Volkov snorted. “New Babylon’s decapitated and in convulsions. Illyria is now the only power that can take charge of space defense—it’s our side, not the enemy.”

“Who is the enemy?” Susan asked. Quick, to record this, to get the history . . . 

Volkov’s eyes narrowed. “The Spiders—the Bright Star Cultures may be the enemy. We’ll see how that works out, and I would strongly recommend that these gentlemen”—he nodded at the Illyrian officers—“bear that in mind, whatever the tactical alliances of the moment. But the enemy of the moment and for the future, our certain and eternal enemies, are the gods. And we have good reason to think the gods have more of these strikes lined up.

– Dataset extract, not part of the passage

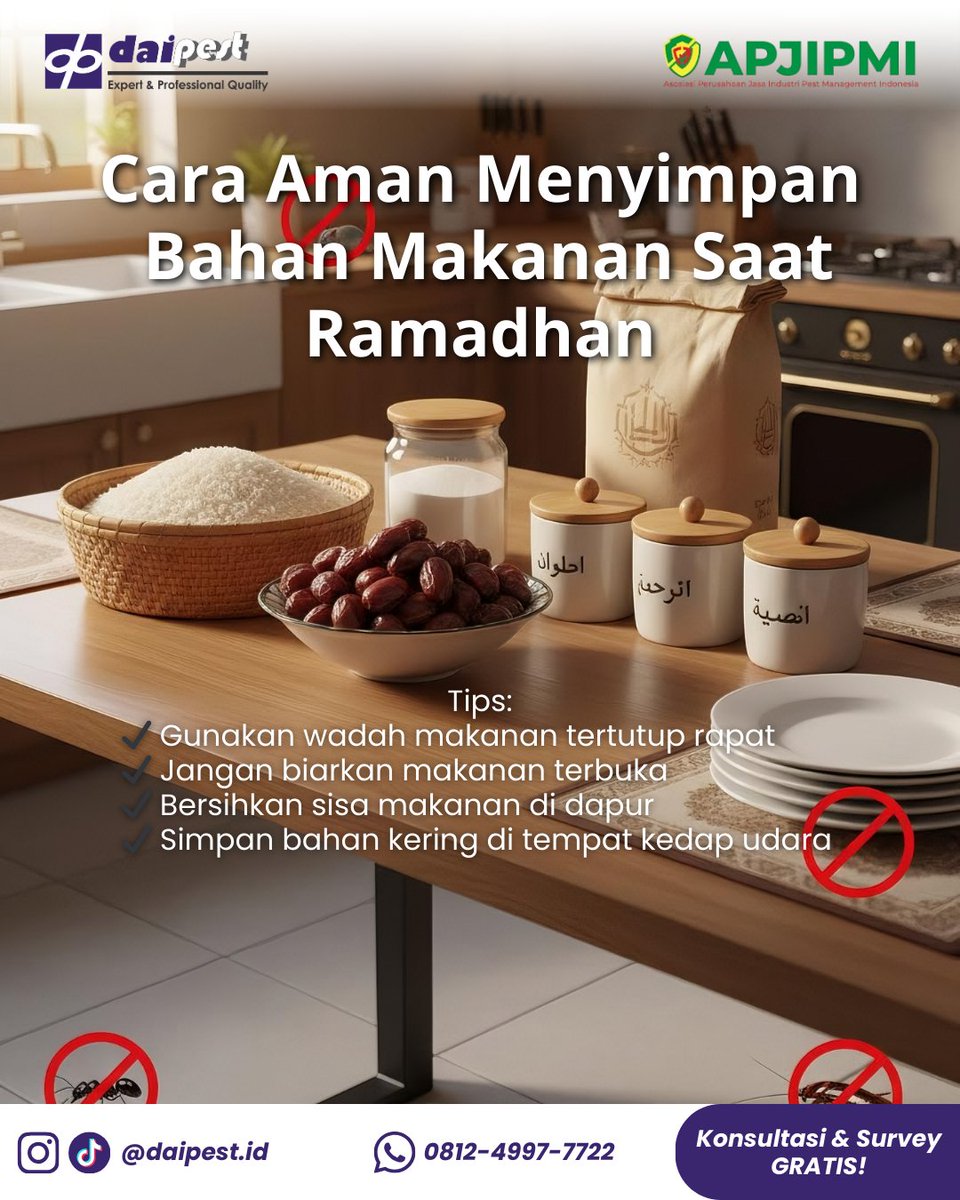 daipest's tweet photo. Bulan Ramadhan identik dengan persiapan bahan makanan untuk sahur dan berbuka.

Pastikan semuanya tersimpan dengan baik agar tidak mengundang semut, kecoa, atau tikus.

Penyimpanan yang tepat bukan hanya menjaga kebersihan dapur, tapi juga kesehatan keluarga. https://t.co/V59YuudjOd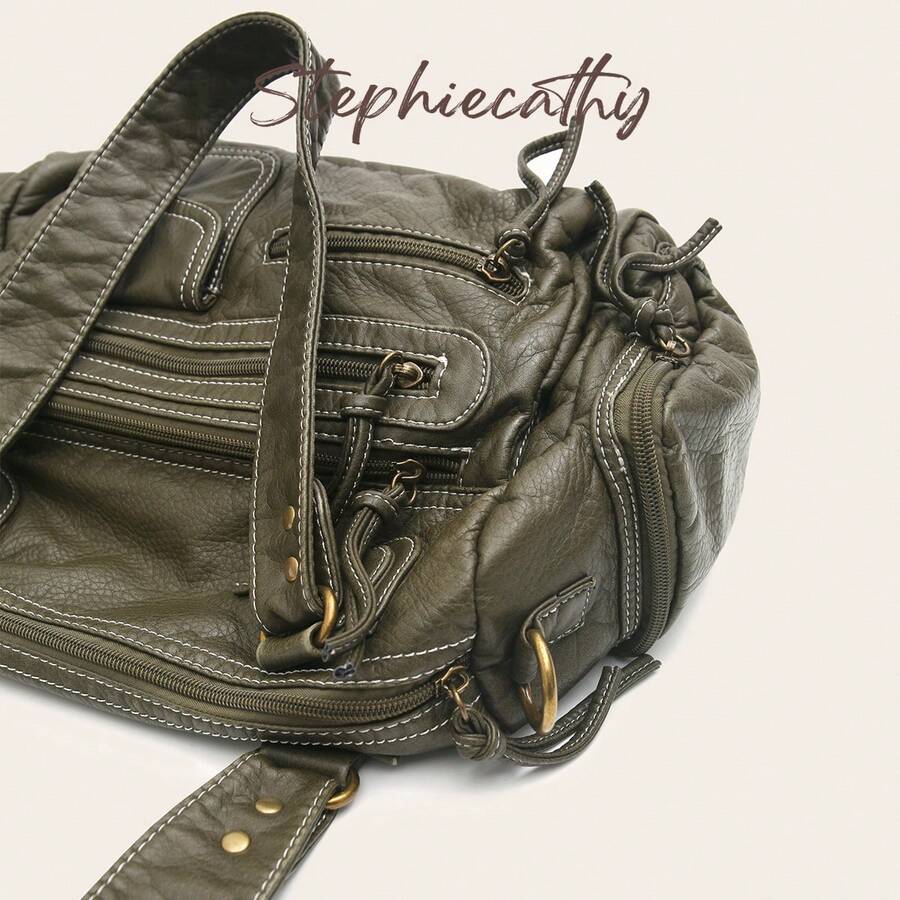 STEPHIECATHY Solid Color Washed Soft PU Faux Leather, Zipper Closure, Multi-Pocket Design, Dual Short Shoulder Straps, Adjustable Waist Belt, Unisex, Retro Casual Practical Function, Suitable For College Daily Commute - Olive Green - View 1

We have to hit back at them immediately and terribly, to make them aware that they cannot hit us with impunity.”

“How can we do that?” Matt asked.

Volkov grinned suddenly. “You were looking for someone who could arm a nuke.”


“This time I’m coming along,” Susan said.

Volkov had been to the nearest orbital station and back, and a positive reply to his message had come back after over an hour’s inevitable delay. They had used this time to mount an asteroid-buster warhead to one of the Investigator’s ship-to-ship missiles, and to download the location of an asteroid that, according to Space Defense, had an indwelling god. The plan was for Mr. Orange to plot a jump to within a kilometer of the asteroid, fire off the missile with a hacked one-minute fuse, and jump back instantly to ten thousand kilometers, just ahead of the light.

“You’re not coming,” said Matt.

“It’s not up to you,” said Susan.

Phil Johnson, with some reluctance, was persuaded. Susan followed him, Ann, and Matt aboard. The rest of the crew consisted only of Salasso, Volkov, Mr. Orange, and Obadiah Hynde the rocketeer.

Crouched in the cockpit, videoing through the window, Susan fought the sense of panic and strangeness at jumping from the ground in a human-built ship. The scene in the hangar, with soldiers and revenants and prisoners milling about in the dusk and skiffs blurring in and out of jump, was bizarre enough to make her queasy even without this. The cabin lights were out, so that they could see the asteroid’s night side.

“Coordinates set,” said Mr. Orange.

“Coordinates entered and checked,” said Matt.

“Missile primed and deployed,” came Obadiah’s voice on the speaker.

“Comms open and clear,” said Salasso.

“Jump,” said Phil.

The next thing that appeared in Susan’s viewfinder was a dim-lit wall of rock. The impression that it was falling on them was overpowering.

“Fuse set to one minute and counting down,” said Volkov.

“Release missile grapple,” said Phil.

“Missile released,” said Obadiah. “Holding fire.”

Phil and Ann looked at each other. The first ten seconds of countdown ticked away.

“I can’t make this decision,” said Phil. “Handing over command to First Contact Convener.”

“Nuke the fucker,” said Matt.

“Mr. Hynde,” said Salasso gently, “fire the missile on my responsibility, and on my mark. Is this entirely understood?”

“The missile trigger,” said Obadiah shakily, “is the red-handled knife switch on the left of the control panel.”

Susan was never able to tell from her recording whether it was Matt’s hand, or Salasso’s, or Volkov’s, that reached the switch first.